We have all this good health care. We have so much opportunity.
We can really choose a lot of what we do and what happens
to us. I realized that as a white upper class educated person,
I'm in the top 0.1% or something of the world in terms of
opportunity, education, and wealth. Now, sure, I knew that
statistic before. But when you're looking at the people who
are the rest of the world... boy, it really hits home.
And
one of the most important things I realized...
I
was there in my village one day, feeling groovy, sitting and
eating tea, trying to tell the Guineans how great Guinea was.

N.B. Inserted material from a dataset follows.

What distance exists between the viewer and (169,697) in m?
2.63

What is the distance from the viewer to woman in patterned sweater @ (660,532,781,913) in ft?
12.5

They were always so down on it, and saying that as Africans
they're so poor. I'd say, but hey, we have no community anymore
in America, just because we have money we're not happy, we
don't talk to our neighbors, we just work all the time, we
don't sit with our families for hours like you do.
And
then I realized how hollow that all was.
Because
I had a choice.
I
could be there in Guinea, or I could leave. They couldn't
leave. Not really. They could travel around West Africa, if
they found the money, but they were always stuck in that eschelon
of the world. And it's an eschelon of the world that sometimes
made it difficult for me to breathe, I wanted to get out of
there.
I
could travel and look in and experience and leave. They, on
the other hand, were stuck down among the buildings of New
York just as I had been before going to Guinea, unable to
see the sky, unable to see the view or where they stood. But
I had the power to go and see other places, and choose where
to stay. They didn't.
And
choice is about power. I realized how much power I have.
And
power is kind of scary. I don't think people realize how much
power they have, and how that translates to having power over
other people. Because if you have power, someone else doesn't.
And we make these decisions that affect other people -- free
trade is one example.
That's
partially why I feel so frozen in making decisions about my
life. I have this huge opportunity, such privilege, so what
do I DO with it? I want to do something good.
So,
does that answer your question of how Peace Corps and travel
affected me? It's so hard to explain. It's one of those things
that it's nothing like what you expect until you get there,
and then all the gaps fill in and you're like, oh, of course,
this is what it is. And since the gaps filled in, you can't
remember how you thought of it before you went. And even if
you could, you couldn't explain the difference because you
just have to be there. Like you can't explain the taste of
chocolate, or really prepare someone for what it's going to
be like to go to high school, or know what it's like to have
an orgasm until you actually have one.